EXCERPT PROVIDED
Requirements traceability is a sub-discipline of requirements management within software development and systems engineering. Traceability as a general term is defined by the IEEE Systems and Software Engineering Vocabulary as (1) the degree to which a relationship can be established between two or more products of the development process, especially products having a predecessor-successor or master-subordinate relationship to one another; (2) the identification and documentation of derivation paths (upward) and allocation or flowdown paths (downward) of work products in the work product hierarchy; (3) the degree to which each element in a software development product establishes its reason for existing; and (4) discernible association among two or more logical entities, such as requirements, system elements, verifications, or tasks.
Requirements traceability in particular, is defined as "the ability to describe and follow the life of a requirement in both a forwards and backwards direction (i.e., from its origins, through its development and specification, to its subsequent deployment and use, and through periods of ongoing refinement and iteration in any of these phases)". In the requirements engineering field, traceability is about understanding how high-level requirements – objectives, goals, aims, aspirations, expectations, needs – are transformed into low-level requirements. It is therefore primarily concerned with satisfaction relationships between layers of information (aka artifacts). However, traceability may document relationships between many kinds of development artifacts, such as requirements, specification statements, designs, tests, models and developed components. For example, it is common practice to capture verification relationships to demonstrate that a requirement is verified by a certain test artifact.
Traceability is especially relevant when developing safety-critical systems and therefore prescribed by safety guidelines, such as DO178C, ISO 26262, and IEC61508. A common requirement of these guidelines is that critical requirements must be verified and that this verification must be demonstrated through traceability.
Tracing towards and beyond the requirements
Pre-requirements traceability. Requirements come from different sources, like the business person ordering the product, the marketing manager and the actual user. These people all have different requirements of the product. Using requirements traceability, an implemented feature can be traced back to the person or group that wanted it during the requirements elicitation. This can be used during the development process to prioritize the requirement, determining how valuable the requirement is to a specific user. It can also be used after the deployment to see why certain unused features found during user studies were required in the first place.

STORED ROWS
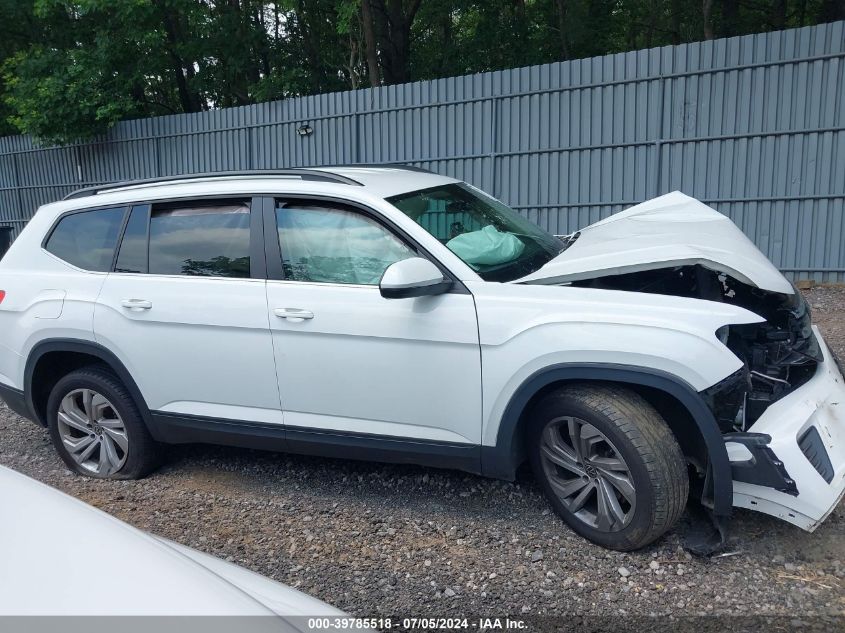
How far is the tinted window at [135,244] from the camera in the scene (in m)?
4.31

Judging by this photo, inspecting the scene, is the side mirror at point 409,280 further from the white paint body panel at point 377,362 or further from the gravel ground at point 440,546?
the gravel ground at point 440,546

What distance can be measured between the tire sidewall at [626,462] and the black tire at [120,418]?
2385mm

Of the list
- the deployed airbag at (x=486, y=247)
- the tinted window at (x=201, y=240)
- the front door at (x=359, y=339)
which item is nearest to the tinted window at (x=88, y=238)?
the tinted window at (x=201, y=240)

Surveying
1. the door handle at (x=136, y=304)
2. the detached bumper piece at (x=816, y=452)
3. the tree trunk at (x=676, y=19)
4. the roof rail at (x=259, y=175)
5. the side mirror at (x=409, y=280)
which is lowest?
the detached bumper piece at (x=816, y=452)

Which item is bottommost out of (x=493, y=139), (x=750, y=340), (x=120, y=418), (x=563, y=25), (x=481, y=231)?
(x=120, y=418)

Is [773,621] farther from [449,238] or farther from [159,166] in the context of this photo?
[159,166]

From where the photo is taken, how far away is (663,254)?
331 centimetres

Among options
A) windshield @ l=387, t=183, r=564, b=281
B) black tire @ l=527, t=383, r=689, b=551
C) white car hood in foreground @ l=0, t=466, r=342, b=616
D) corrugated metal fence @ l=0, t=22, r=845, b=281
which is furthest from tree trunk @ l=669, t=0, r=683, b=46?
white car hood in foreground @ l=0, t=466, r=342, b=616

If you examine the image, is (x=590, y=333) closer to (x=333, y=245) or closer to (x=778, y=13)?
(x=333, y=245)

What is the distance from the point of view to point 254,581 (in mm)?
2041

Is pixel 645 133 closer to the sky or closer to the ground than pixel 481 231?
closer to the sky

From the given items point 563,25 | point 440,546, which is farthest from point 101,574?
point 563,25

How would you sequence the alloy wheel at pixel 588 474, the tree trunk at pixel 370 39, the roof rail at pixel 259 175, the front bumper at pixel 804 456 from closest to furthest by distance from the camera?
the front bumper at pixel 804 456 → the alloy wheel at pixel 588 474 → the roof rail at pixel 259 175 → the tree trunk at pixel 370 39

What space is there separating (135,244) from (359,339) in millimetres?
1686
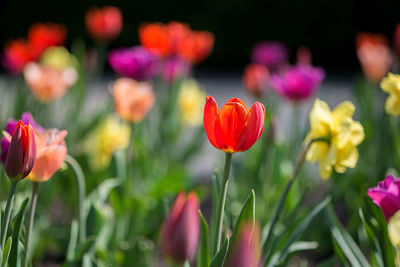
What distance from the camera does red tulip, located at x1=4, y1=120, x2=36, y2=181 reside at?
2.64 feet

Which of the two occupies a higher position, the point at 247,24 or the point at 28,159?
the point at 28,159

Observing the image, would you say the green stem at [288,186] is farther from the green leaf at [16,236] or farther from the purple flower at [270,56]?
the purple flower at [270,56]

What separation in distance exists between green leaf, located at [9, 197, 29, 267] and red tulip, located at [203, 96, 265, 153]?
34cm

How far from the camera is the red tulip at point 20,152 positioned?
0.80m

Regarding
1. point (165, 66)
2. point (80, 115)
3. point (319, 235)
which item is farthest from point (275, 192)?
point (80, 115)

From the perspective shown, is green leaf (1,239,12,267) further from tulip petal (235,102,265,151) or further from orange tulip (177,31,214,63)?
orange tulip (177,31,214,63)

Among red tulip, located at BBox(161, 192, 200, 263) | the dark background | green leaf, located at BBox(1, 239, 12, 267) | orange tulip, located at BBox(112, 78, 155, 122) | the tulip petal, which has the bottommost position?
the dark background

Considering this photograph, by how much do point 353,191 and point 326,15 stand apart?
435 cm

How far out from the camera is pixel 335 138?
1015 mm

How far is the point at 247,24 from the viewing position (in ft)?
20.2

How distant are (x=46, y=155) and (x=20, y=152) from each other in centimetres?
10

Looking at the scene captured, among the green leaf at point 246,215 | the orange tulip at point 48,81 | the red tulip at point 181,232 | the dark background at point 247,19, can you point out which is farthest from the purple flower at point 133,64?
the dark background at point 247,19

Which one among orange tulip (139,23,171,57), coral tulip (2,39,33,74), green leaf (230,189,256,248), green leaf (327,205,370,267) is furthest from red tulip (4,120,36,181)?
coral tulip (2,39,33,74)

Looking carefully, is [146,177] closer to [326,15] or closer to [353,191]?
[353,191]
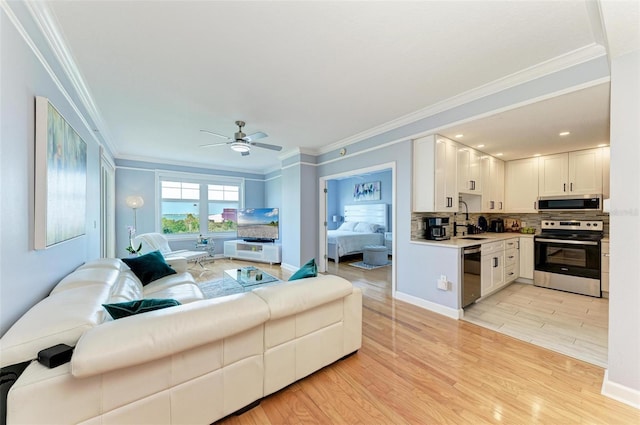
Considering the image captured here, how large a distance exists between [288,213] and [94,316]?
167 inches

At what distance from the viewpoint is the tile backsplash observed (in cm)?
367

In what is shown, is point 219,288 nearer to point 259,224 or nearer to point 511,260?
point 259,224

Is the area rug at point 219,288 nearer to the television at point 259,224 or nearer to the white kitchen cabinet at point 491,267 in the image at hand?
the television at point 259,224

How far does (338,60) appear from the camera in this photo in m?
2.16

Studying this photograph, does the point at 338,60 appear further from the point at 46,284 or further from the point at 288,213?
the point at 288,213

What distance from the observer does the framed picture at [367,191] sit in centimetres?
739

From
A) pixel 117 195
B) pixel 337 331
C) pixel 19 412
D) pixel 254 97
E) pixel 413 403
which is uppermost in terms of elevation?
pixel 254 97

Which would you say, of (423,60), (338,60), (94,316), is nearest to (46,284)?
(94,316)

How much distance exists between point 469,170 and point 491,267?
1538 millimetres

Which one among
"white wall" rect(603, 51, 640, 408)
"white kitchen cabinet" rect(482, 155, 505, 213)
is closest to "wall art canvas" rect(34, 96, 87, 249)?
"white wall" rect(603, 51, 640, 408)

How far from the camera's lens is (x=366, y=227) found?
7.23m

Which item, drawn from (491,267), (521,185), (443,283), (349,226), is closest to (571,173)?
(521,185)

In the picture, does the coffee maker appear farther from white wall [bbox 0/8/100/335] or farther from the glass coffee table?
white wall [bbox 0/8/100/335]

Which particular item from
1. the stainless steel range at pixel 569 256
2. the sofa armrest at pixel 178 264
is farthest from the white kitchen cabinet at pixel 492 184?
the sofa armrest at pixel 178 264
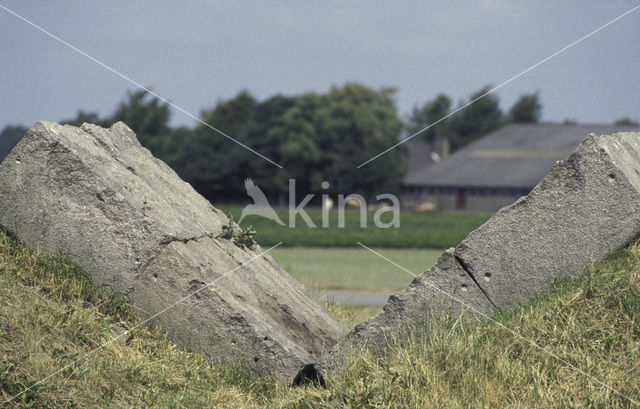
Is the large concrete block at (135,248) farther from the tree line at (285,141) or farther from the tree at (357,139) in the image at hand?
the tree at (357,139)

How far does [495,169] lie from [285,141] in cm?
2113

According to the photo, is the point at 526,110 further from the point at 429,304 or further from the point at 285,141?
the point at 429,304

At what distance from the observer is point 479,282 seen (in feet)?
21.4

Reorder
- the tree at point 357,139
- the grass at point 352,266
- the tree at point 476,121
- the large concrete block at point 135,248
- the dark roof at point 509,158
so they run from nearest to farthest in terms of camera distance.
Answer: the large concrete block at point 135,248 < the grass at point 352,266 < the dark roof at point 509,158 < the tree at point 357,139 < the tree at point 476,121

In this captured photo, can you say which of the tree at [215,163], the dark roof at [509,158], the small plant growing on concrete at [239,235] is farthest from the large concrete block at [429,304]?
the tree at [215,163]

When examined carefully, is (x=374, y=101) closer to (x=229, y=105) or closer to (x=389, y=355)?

SHORT EXERCISE 1
Name each safety guideline that the passage on requirements traceability cites as prescribing traceability.
SHORT EXERCISE 2
Retype the passage on requirements traceability word for word, starting at "Traceability is especially" and ending at "demonstrated through traceability.".

WRITTEN REPLY 1
DO178C, ISO 26262, and IEC61508

WRITTEN REPLY 2
Traceability is especially relevant when developing safety-critical systems and therefore prescribed by safety guidelines, such as DO178C, ISO 26262, and IEC61508. A common requirement of these guidelines is that critical requirements must be verified and that this verification must be demonstrated through traceability.